Paul Charman advocates an 'excellent adventure' in Denmark.

How about those bike-riding, pastry-eating, beer-guzzlers from the flat islands north of Germany?

Yes, the Danes — here are some nice things we learned about them while visiting Denmark last month.

With a national flag flying from every second building, citizens of this country are quietly but almost universally patriotic.

Years of living in an equal society, under successive left-leaning Governments, seems to have reduced stress levels to almost zero.


And despite "conking out" on average a year-or-two earlier than us — due to the national love of pastries, hot dogs, beer and smoking — the Danes are proof life expectancy ain't everything.

For though its people are a little po-faced and reserved, Denmark regularly gets voted the happiest country on earth.

And — though not exactly smug — the confident Danes seem to know all this too...

But that my wife and I had such a great time among them is surprising in one way, I mean considering our shared history.

Debra is Danish-Scottish — while my people came from England — so half of her ancestors and all mine once feared these "North Men".

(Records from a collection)
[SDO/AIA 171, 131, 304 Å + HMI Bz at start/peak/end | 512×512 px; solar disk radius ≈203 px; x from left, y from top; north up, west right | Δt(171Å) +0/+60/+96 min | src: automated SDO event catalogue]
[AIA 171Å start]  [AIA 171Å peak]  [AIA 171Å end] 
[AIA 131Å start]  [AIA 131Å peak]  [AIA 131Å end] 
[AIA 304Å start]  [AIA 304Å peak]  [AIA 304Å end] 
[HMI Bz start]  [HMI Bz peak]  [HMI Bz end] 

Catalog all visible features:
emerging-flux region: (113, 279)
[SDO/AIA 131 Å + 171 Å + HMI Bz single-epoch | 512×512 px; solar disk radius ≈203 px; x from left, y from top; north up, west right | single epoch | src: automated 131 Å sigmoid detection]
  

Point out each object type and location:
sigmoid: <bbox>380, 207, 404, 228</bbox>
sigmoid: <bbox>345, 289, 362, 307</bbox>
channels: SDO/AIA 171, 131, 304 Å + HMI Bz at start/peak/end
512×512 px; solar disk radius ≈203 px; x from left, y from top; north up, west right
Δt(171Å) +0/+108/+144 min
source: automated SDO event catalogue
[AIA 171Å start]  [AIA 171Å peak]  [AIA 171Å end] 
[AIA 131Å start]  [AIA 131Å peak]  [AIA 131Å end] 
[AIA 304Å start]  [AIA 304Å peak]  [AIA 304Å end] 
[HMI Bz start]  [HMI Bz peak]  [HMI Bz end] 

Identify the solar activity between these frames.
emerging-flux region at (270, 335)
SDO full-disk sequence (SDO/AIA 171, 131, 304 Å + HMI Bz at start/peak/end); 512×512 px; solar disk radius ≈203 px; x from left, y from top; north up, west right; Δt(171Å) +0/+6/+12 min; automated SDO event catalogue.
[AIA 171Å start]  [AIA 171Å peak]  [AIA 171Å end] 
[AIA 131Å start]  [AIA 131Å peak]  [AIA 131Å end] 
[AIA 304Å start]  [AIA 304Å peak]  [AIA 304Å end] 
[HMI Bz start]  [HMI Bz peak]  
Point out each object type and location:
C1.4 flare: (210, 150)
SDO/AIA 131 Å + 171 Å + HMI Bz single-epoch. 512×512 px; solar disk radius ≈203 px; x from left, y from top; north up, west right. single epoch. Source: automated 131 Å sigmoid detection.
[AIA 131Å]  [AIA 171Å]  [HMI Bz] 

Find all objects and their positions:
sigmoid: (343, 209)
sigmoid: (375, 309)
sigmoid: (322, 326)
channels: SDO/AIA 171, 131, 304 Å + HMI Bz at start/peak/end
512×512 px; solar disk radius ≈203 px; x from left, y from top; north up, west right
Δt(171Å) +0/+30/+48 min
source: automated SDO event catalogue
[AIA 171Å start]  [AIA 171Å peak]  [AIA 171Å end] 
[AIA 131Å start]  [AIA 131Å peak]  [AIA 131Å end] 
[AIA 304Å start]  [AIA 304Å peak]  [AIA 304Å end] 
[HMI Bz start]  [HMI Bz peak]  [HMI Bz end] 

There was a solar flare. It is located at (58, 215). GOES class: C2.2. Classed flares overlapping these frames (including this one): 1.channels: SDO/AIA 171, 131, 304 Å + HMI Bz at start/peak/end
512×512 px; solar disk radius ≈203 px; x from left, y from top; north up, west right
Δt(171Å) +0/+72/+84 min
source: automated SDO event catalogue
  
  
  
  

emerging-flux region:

▶ Short exercise 1
Please copy the Denmark piece word for word between "How about those" and "all this too...", inclusive.
▶ Short exercise 2
Check each statement against the Denmark piece, answering yes or no and quoting the words that decide it: (a) Denmark regularly gets voted the happiest country on earth. (b) On average, Danes live longer than the writer's own people. (c) The writer's wife has Danish ancestry.

▶ Task output 1
How about those bike-riding, pastry-eating, beer-guzzlers from the flat islands north of Germany?

Yes, the Danes — here are some nice things we learned about them while visiting Denmark last month.

With a national flag flying from every second building, citizens of this country are quietly but almost universally patriotic.

Years of living in an equal society, under successive left-leaning Governments, seems to have reduced stress levels to almost zero.


And despite "conking out" on average a year-or-two earlier than us — due to the national love of pastries, hot dogs, beer and smoking — the Danes are proof life expectancy ain't everything.

For though its people are a little po-faced and reserved, Denmark regularly gets voted the happiest country on earth.

And — though not exactly smug — the confident Danes seem to know all this too...

▶ Task output 2
(a) Yes: "Denmark regularly gets voted the happiest country on earth."
(b) No: "on average a year-or-two earlier than us"
(c) Yes: "Debra is Danish-Scottish"